You can use this example to discover and understand how to use scenarios and events models to run a simulation. As the simulation has random processes to simulate variability, a Monte Carlo approach is a good way to analyze the organization behaviour. To add variability, you can activate / deactivate models and murphies; you can also schedule events during the simulation. The objective of this example is to show how to use, configure and see the impacts of this approach on results.
To run a simulation, you must at least define one scenario. it will basically allow to define which parameter allows to stop the simulation and for which value. There are thress pre-defined scenarios : * Time based * Tasks based * Messages based You can define your own scenario.
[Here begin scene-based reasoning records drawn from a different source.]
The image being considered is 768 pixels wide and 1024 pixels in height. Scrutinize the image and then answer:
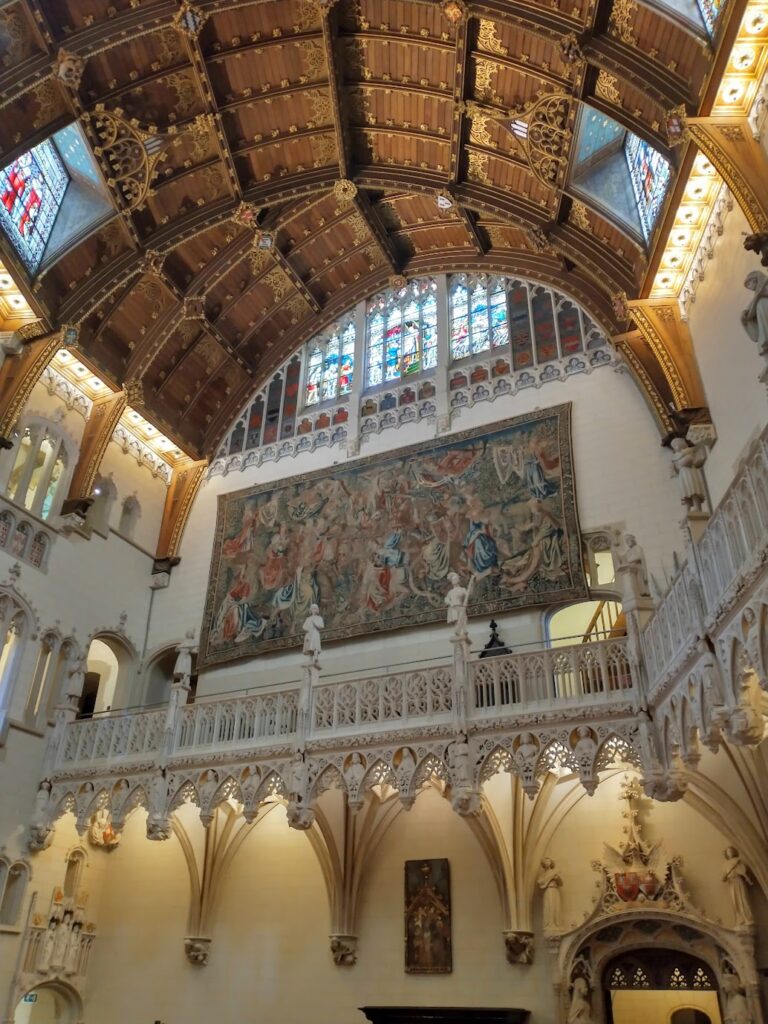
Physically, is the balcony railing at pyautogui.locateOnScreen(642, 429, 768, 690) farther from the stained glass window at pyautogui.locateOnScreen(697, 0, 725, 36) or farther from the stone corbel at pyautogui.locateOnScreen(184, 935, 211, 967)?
the stone corbel at pyautogui.locateOnScreen(184, 935, 211, 967)

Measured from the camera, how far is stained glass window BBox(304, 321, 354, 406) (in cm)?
2036

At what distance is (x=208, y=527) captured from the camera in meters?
20.2

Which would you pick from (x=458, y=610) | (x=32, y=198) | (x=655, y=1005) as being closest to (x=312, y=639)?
(x=458, y=610)

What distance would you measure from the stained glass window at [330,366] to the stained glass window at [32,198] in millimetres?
7316

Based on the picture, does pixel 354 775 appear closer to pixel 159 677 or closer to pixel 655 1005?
pixel 159 677

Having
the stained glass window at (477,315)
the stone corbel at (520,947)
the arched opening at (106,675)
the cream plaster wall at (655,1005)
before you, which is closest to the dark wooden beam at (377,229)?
the stained glass window at (477,315)

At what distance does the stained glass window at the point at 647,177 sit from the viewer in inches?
497

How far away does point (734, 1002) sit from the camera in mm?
11047

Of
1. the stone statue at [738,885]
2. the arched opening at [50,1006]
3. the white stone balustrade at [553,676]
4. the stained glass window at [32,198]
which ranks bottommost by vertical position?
the arched opening at [50,1006]

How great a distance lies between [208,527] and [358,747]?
365 inches

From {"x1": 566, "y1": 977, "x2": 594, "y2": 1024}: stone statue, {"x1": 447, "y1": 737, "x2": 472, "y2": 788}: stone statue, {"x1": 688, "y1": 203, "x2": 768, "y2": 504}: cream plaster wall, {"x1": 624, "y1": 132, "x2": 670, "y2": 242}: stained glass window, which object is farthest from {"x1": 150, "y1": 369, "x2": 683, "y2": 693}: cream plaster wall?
{"x1": 566, "y1": 977, "x2": 594, "y2": 1024}: stone statue

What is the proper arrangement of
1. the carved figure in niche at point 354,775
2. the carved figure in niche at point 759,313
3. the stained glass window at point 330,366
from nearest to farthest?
the carved figure in niche at point 759,313, the carved figure in niche at point 354,775, the stained glass window at point 330,366

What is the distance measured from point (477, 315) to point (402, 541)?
6.18 metres

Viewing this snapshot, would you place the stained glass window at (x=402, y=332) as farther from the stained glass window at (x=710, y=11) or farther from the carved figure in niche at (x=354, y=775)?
the carved figure in niche at (x=354, y=775)
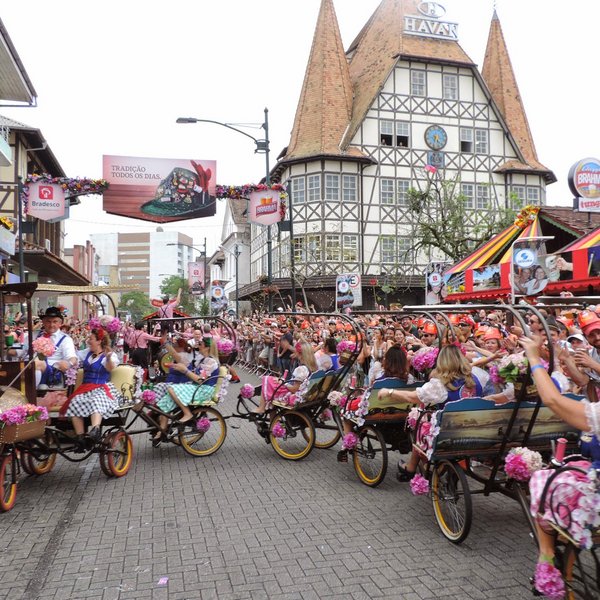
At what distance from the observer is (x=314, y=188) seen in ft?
126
A simulation may be define with multiple scenarios.
To add variability, you can schedule events during the simulation. You will find by design one shot, cyclical and random events. You can only use scenarios if you choose. But the scenarios and the events are different by design. The scenario is an agent, has its own life cycle, interacts with other agents via asynchronous messages; where events is a simple class that can be used directly by the agent via an EventHandler.
At least one scenario is required to run a simulation, then you choose what best suits your needs for variability between scenarios and events.
- Agents performing tasks according to their availability, knowledge and beliefs
- Random process to assign the weight of tasks
Due to models and murphies, capacity may diverge from the number of tasks performed because of the blockers or unavailability of the agents. Adding events such as new person needing to learn existing knowledge, or new knowledge for all the persons will also have an impact on the results. In a Monte Carlo approach, you perform a number of iterations with the same configuration and analyse the results with a histogram chart of a frequency distribution in which the height of the bars are proportional to the result frequencies.